Future Monitoring Arrangements

  Together with the Government and the London Development Agency, we are undertaking a detailed and thorough appraisal exercise to confirm compliance with the requirements set out in the Lottery Funding Agreement prior to final commitments for the project to move forward. This includes a review of the following areas:

    —  The design of the stadium in accordance with the technical requirements specified in the agreement.

    —  A technical review of cost, procurement, contractual, project management and risk management issues prior.

    —  Value for money.

    —  A review of athletics proposals.

    —  A review of corporate governance arrangements.

    —  The financing arrangements, business planning and project structure.

  This work has been supplemented by reviews conducted by independent quantity surveyors in relation to value for money and the Office of Government Commerce (OGC).

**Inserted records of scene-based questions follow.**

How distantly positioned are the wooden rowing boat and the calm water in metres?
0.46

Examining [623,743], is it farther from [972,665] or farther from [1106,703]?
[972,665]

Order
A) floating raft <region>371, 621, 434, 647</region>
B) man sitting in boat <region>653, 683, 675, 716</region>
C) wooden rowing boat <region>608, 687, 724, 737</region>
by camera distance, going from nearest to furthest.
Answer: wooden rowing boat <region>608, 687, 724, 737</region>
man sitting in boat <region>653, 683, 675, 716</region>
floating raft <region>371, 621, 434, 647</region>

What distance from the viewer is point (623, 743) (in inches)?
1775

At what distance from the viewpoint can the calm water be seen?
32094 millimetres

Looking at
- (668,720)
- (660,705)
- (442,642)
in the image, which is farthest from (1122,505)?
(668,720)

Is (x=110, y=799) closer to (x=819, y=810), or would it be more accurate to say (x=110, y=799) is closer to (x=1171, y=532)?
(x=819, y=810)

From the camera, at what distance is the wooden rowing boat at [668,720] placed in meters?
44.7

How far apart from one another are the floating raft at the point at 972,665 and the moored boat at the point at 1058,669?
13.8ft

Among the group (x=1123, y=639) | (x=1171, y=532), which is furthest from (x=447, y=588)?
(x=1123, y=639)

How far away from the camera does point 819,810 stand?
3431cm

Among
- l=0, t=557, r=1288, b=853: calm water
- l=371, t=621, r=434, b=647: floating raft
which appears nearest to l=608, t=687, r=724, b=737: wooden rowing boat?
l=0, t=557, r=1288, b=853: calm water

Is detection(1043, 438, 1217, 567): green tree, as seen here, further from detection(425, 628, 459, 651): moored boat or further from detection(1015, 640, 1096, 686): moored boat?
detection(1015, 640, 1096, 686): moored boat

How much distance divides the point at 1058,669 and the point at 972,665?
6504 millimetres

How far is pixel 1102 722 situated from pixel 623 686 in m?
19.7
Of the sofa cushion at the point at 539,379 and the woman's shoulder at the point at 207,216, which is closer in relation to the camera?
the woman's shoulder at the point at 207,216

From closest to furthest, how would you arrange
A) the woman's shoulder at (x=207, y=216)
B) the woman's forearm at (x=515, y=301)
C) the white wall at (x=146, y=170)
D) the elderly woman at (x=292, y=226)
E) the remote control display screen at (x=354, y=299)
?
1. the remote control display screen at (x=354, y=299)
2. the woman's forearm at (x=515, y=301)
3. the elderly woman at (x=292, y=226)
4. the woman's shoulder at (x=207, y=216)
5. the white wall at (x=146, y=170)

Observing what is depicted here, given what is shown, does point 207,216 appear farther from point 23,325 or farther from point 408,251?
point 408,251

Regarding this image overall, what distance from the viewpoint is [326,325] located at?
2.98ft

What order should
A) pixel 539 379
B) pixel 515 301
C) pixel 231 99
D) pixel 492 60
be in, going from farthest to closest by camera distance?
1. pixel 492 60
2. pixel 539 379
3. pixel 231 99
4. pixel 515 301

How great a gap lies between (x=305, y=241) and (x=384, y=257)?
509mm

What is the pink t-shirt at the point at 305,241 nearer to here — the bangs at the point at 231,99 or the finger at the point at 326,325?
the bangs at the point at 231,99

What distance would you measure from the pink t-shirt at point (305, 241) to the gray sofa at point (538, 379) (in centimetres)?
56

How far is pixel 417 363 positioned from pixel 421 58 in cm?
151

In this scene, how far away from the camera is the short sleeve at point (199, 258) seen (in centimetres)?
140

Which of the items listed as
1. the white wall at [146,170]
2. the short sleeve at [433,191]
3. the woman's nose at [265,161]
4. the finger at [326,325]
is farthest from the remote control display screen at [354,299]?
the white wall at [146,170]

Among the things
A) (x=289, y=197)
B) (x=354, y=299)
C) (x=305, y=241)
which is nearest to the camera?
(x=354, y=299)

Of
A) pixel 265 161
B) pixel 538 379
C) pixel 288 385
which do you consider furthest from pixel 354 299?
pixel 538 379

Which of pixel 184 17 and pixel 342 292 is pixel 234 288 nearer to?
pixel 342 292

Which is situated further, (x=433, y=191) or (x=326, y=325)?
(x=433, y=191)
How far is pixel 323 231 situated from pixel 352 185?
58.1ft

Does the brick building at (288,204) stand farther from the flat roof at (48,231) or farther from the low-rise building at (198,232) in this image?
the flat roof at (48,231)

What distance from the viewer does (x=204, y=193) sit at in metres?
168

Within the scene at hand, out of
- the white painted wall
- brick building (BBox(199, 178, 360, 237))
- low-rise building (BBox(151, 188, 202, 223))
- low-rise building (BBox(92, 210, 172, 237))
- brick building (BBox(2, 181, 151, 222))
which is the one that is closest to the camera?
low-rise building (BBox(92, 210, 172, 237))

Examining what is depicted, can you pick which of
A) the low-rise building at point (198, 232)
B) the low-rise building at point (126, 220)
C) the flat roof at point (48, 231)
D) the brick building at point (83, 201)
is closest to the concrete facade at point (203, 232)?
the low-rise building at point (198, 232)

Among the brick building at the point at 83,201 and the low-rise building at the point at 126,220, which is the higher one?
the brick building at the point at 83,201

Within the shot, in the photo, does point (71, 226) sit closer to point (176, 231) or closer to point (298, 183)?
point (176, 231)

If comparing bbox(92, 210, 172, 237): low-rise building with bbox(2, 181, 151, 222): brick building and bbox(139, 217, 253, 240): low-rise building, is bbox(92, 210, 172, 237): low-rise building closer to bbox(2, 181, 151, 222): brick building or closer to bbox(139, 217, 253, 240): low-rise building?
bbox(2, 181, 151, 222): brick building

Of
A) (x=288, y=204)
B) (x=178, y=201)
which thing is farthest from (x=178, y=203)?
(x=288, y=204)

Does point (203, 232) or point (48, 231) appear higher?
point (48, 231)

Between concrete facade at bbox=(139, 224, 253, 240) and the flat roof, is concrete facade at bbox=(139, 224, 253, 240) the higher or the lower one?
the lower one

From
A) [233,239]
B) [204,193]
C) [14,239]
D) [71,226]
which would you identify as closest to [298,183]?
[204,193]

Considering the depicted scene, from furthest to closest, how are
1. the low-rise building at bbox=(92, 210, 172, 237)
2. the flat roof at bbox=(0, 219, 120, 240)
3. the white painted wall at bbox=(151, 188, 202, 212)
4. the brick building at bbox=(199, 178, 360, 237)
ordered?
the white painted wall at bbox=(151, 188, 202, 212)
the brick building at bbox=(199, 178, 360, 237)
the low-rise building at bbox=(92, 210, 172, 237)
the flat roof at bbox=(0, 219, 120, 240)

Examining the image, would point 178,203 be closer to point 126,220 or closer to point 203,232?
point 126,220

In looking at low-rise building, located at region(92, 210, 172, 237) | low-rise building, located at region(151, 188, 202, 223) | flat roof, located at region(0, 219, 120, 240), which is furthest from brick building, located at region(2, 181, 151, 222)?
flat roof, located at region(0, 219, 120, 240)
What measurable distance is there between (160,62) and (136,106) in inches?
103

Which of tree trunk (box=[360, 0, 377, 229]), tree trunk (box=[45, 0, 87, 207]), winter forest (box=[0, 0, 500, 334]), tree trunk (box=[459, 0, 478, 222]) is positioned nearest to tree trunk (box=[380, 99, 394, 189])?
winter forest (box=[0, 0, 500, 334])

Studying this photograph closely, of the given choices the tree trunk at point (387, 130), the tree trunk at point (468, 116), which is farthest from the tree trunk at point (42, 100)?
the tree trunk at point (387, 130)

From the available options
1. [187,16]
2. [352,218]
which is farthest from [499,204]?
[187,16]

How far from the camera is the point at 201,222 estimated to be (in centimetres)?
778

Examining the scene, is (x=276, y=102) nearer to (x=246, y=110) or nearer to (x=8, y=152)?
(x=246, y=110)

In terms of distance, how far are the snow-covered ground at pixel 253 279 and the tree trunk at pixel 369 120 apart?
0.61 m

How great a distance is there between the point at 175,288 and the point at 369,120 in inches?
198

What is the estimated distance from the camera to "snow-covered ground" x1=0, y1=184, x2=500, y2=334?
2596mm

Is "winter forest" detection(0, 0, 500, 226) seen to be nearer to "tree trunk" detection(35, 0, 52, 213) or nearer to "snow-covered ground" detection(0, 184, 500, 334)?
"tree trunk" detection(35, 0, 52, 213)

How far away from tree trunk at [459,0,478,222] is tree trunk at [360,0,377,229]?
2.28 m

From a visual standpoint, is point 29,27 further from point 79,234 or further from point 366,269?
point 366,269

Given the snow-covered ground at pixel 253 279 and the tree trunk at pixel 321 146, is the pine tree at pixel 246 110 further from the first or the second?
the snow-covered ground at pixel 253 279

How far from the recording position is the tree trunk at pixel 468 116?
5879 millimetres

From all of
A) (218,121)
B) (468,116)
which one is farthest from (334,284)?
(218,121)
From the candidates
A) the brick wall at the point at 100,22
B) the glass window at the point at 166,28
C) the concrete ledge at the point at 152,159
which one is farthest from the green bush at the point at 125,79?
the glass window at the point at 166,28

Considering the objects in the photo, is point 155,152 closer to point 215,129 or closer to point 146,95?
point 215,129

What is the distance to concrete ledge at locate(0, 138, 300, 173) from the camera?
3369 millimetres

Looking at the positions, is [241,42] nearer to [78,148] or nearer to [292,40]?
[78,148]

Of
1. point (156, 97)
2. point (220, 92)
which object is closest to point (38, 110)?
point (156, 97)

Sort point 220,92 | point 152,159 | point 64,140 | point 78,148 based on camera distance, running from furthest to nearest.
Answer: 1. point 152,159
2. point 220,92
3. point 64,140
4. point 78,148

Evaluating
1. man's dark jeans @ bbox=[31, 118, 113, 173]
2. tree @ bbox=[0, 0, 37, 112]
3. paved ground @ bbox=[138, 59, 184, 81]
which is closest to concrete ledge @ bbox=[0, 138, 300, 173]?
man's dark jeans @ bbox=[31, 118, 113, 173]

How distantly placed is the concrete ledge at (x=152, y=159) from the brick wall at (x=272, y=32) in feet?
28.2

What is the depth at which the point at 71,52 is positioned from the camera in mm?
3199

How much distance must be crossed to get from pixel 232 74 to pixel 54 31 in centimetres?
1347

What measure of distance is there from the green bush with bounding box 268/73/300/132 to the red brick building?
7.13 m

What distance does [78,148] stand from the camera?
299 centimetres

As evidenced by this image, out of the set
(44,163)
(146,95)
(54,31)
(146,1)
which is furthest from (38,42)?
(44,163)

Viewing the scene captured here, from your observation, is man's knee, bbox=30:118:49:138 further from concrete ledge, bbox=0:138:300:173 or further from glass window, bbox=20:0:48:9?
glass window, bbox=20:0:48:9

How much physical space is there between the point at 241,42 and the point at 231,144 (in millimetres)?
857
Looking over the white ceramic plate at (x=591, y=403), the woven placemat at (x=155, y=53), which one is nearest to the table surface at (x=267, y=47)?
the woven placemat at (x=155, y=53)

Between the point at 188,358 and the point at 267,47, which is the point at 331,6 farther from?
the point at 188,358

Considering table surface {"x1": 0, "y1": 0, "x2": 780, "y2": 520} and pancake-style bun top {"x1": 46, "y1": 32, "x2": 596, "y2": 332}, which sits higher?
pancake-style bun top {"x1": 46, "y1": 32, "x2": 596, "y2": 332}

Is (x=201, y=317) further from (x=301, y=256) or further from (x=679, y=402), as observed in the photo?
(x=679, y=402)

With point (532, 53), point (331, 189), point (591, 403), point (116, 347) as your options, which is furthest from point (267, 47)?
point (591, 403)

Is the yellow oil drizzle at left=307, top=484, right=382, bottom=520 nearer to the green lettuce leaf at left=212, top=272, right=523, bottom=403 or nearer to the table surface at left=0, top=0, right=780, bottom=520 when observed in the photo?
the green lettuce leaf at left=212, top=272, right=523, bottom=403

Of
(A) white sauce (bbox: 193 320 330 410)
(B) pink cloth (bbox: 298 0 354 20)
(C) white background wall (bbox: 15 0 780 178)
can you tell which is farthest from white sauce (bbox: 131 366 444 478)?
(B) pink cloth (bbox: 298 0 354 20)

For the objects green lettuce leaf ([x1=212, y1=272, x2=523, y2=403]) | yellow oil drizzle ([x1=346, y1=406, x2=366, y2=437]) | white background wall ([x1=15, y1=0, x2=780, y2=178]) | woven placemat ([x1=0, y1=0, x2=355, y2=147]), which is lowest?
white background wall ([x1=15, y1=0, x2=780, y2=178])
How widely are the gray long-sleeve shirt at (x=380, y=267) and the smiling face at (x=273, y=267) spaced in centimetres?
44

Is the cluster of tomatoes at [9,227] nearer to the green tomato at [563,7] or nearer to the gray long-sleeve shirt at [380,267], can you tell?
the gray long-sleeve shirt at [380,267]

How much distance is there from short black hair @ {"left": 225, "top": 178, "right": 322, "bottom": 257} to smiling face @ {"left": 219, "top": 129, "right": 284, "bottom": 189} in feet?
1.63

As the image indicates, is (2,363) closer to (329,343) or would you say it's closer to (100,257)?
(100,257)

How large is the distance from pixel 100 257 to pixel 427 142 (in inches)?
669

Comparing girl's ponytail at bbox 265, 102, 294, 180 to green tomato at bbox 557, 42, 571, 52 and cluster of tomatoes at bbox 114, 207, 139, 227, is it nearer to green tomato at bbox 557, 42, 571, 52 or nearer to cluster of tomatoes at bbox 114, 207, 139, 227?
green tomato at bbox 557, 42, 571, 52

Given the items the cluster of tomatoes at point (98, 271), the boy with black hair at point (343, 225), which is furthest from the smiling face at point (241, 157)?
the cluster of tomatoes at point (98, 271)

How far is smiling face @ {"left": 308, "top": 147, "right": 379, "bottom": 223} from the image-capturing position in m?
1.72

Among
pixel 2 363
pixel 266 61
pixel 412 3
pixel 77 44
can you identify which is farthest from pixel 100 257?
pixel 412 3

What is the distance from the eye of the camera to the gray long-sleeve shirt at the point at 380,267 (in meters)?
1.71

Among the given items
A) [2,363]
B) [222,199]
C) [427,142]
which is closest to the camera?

  We have also jointly commissioned, with the LDA and DCMS, the OGC to review accountability and monitoring arrangements. The results of this work will be available shortly, and it will establish a robust monitoring regime to ensure that the public interest remains protected.

  We are also undertaking an internal review of the project, which will explore a wide range of issues, which have arisen over the course of its development. It is our intention to make this available to the National Audit Office, together with any records or papers they may require in order to review the project.